End of story, right? Well... yes and no. Twitter's decision allows me to Tweet again. That's happy news; or, to use the vernacular of social media, *happy* news. But there are plenty of things that it does not do, some of which have set awkward precedents. Twitter has not yet explained how exactly the tweet that led to my suspension is supposed to have broken its "privacy policy," which forbids users from posting "private email addresses" but says nothing about corporate email addresses, which is what I had actually shared.

It has not explained how its decision to suspend me can be squared with a clause in its own privacy policy which states that: "If information was previously posted or displayed elsewhere on the internet prior to being put on Twitter, it is not a violation" of the company's terms of service.

The email address of Gary Zenkel, the NBC executive at the heart of this affair, was posted on a blog established in 2011 by a group urging supporters to "boycott NBC"/. I found it there, prior to sending out Friday's offending tweet, in roughly 30 seconds via Google. Did Twitter's "trust and safety" department simply forget about its own rules when dealing with the complaint that led to my suspension? Or did it wilfully ignore them? We don't yet know.
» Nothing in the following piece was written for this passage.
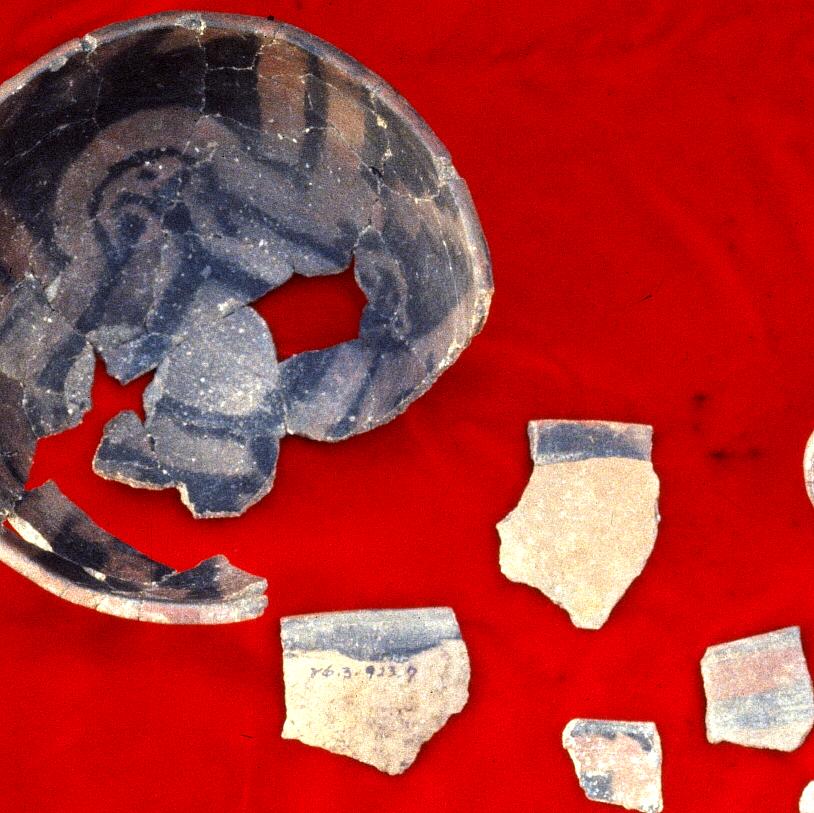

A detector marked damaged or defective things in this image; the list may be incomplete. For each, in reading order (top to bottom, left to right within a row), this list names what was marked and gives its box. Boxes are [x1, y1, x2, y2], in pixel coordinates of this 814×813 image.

broken pottery bowl [0, 11, 490, 616]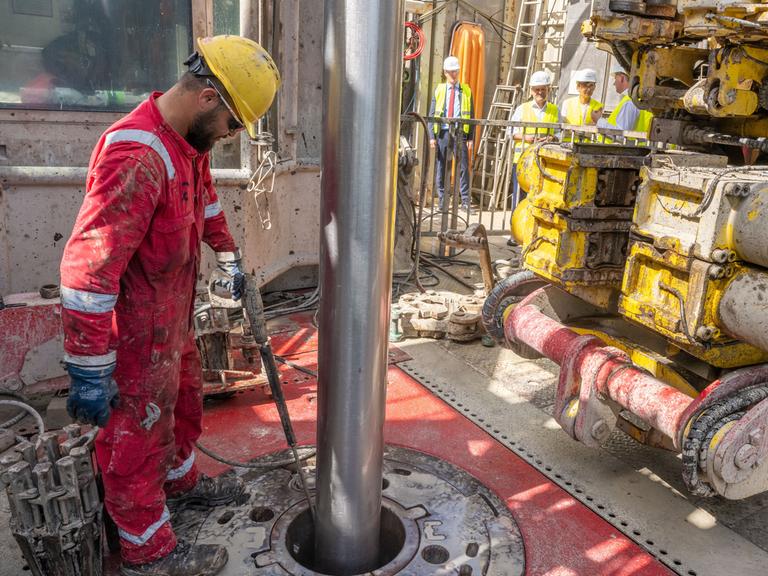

There are wider issues at play. The company has yet to properly address growing suspicions that its decision to suspend my account was motivated by a business relationship with NBC. The firms are running a cross-promotion throughout the Olympics. Was that why it chose to ignore its own rules?

Yesterday, the website, which is supposedly dedicated to the democratic flow of conversation, did admit it had actually contacted its corporate partner urging it to complain so that my account could be shut down in the first place. A mea culpa on its blog said last night: "We want to apologise for the part of this story we did mess up. The team working closely with NBC around our Olympics partnership did proactively identify a tweet that was in violation of the Twitter rules and encouraged them to file a support ticket with our trust and safety team to report the violation... Our trust and safety team did not know that part of the story and acted on the report as they would any other. We do not proactively report or remove content on behalf of other users no matter who they are.

"This behaviour is not acceptable and undermines the trust our users have in us. We should not and cannot be in the business of proactively monitoring and flagging content, no matter who the user is – whether a business partner, celebrity or friend... we will actively work to ensure this does not happen again."

MIA

In May 2010, the rapper, left, took revenge on journalist Lynn Hirschberg – who wrote an unflattering profile of her in the 'New York Times' magazine –

by posting her phone number on Twitter and suggesting her many thousands of fans call the author to talk about "the NYT truth issue". MIA was not chastised by Twitter, reportedly because Hirschberg did not press the issue.

Spike Lee

In March, the film director, right – who has more than 320,000 Twitter followers – retweeted a Florida address which was said to be that of George Zimmerman, the man accused of fatally shooting 17-year-old Trayvon Martin. It turned out to be the address of an elderly couple who were forced to flee. He apologised and reportedly settled with the couple, but was not suspended.

Roseanne Barr

The American comedienne, above, followed in Mr Lee's footsteps – but this time successfully tweeted Zimmerman's parents' address. She swiftly deleted the tweet under a shower of criticism from many of her followers (numbering more than 100,000) – but again was not suspended from the site.

Barbra Streisand

The singer's row over the online publication of photographs of her Malibu home may not have played out on Twitter, but it did coin a term – "the Streisand effect" – which is now commonly seen across social networks. In 2003, attempts by Streisand, below, to get the pictures taken down resulted in them going viral and ended up drawing more attention to the images.